Uh, I subscribe to an etymology of courtesy – if somebody calls himself a Preterist, and can define what he means by Preterism, then he’s a Preterist to me.
It would seem to me that the case between Agnosticism and Pragmatic Atheism (the “weak” variety – 'tain’t weak at all, just differently founded than Dogmatic [“strong”] Atheism) is quite simple. The Agnostic is convinced that, at least at our present state of knowledge, whether there is a god or gods is not a knowable question. The Pragmatic Atheist takes a more positivist approach: if you have no evidence, or inadequate evidence, to determine the existence of something, then the reasonable conclusion is that it does not, in fact, exist.
There is inadequate evidence to convince most reasonable people of a race of small grey aliens inhabiting a planet around Zeta Reticuli who have mastered interstellar travel and in consequence abduct humans and perform numerous experiments on them. Reasonable conclusion is that whether such a planet exists, and if so whether it has a race of aliens meeting that description, no such aliens with the characteristics described exist.
The Pragmatic Atheist reviews the evidence regarding each proposed god and determines there is inadequate evidence to assume he or she exists.
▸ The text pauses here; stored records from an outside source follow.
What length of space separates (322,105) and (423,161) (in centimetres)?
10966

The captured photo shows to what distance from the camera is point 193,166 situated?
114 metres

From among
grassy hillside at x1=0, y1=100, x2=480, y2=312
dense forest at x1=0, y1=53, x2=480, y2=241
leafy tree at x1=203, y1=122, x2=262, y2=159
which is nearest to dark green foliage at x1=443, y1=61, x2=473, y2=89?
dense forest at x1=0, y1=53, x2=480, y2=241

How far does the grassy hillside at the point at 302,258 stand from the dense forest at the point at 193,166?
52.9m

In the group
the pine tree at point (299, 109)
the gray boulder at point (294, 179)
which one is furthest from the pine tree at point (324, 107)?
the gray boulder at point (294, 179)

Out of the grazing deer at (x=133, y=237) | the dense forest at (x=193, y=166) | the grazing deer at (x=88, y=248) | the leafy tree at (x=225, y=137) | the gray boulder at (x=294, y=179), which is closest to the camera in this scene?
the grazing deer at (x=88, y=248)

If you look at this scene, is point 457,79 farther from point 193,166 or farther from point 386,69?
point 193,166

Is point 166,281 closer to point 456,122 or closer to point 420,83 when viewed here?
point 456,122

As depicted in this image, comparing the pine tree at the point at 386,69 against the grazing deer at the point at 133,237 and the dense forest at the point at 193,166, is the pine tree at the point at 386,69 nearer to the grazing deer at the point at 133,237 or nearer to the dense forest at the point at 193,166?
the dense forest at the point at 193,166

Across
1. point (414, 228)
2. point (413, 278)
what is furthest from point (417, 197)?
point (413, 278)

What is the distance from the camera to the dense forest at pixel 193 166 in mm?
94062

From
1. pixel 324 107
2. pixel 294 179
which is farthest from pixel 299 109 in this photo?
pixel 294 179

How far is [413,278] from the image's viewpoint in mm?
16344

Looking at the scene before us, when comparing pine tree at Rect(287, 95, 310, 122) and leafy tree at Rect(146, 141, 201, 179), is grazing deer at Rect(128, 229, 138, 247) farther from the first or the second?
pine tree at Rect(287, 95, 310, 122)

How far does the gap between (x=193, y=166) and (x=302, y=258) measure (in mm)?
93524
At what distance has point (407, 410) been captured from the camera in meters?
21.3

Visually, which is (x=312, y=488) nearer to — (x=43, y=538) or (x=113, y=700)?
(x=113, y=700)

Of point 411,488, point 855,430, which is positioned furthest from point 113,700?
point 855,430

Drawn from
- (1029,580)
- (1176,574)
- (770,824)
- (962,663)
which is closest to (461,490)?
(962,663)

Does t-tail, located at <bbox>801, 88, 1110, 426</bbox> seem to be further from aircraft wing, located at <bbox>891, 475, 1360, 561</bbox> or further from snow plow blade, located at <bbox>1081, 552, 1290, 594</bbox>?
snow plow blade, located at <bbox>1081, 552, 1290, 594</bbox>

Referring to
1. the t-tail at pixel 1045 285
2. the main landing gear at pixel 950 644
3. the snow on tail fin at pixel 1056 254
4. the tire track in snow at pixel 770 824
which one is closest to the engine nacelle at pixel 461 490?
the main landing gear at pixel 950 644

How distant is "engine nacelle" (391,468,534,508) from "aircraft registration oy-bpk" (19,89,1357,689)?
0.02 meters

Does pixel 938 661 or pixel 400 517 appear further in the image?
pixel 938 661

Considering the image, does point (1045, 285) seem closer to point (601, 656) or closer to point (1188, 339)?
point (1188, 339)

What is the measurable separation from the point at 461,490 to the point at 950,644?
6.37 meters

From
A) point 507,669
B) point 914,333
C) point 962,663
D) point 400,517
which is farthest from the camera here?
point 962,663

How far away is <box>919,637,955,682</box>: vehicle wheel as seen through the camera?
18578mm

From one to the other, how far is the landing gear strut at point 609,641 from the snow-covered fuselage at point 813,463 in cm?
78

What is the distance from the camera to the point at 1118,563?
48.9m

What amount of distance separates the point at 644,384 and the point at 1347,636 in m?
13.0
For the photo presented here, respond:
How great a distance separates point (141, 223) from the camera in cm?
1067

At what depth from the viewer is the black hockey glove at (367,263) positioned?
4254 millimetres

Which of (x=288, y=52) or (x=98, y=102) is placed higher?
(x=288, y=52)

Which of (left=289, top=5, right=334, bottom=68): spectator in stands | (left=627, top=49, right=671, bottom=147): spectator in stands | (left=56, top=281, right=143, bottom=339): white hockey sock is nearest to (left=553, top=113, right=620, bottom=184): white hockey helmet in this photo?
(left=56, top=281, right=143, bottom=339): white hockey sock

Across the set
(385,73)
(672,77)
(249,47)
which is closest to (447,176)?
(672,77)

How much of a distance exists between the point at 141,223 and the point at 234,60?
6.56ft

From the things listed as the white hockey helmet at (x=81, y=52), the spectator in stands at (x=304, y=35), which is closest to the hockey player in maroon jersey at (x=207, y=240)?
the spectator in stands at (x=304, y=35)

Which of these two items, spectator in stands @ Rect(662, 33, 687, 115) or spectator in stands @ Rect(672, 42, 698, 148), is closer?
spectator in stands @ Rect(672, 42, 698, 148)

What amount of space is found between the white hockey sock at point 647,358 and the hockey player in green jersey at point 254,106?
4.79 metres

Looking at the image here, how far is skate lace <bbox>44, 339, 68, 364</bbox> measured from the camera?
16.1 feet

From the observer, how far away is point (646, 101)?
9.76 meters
He or she therefore forms the presumption that such a deity does not exist.
This is the classic use of presumption in a quasi-legal formulation: the thing I will take as true until and unless evidence demonstrates otherwise. If I were, for example, to show up at David B.'s doorstep, ask him to join me at the nearest funeral home, and raise the person there, subject of a previous autopsy as David knows, from the dead, and ascribe my abilities to something my God has equipped me to do, David, knowing my probity, would accept this as fair-to-middling-good evidence that I am indeed acting in a capacity for the God I’ve been telling him about the last two years. But until and unless I come up with adequate evidence to demonstrate that god’s existence to David, he will maintain that no such god has been proven to exist, and the reasonable assumption is that neither he nor the small gray aliens exist.
The question is not one of absolute certitude but of how a reasonable man deals with what he considers insufficient evidence. And while I have quite adequate evidence to prove God’s existence to my own satisfaction, I am quite willing to grant that that evidence, which is in nature either subjective or subject to strong critical interpretation, may be inadequate to prove God’s existence to my atheist friends.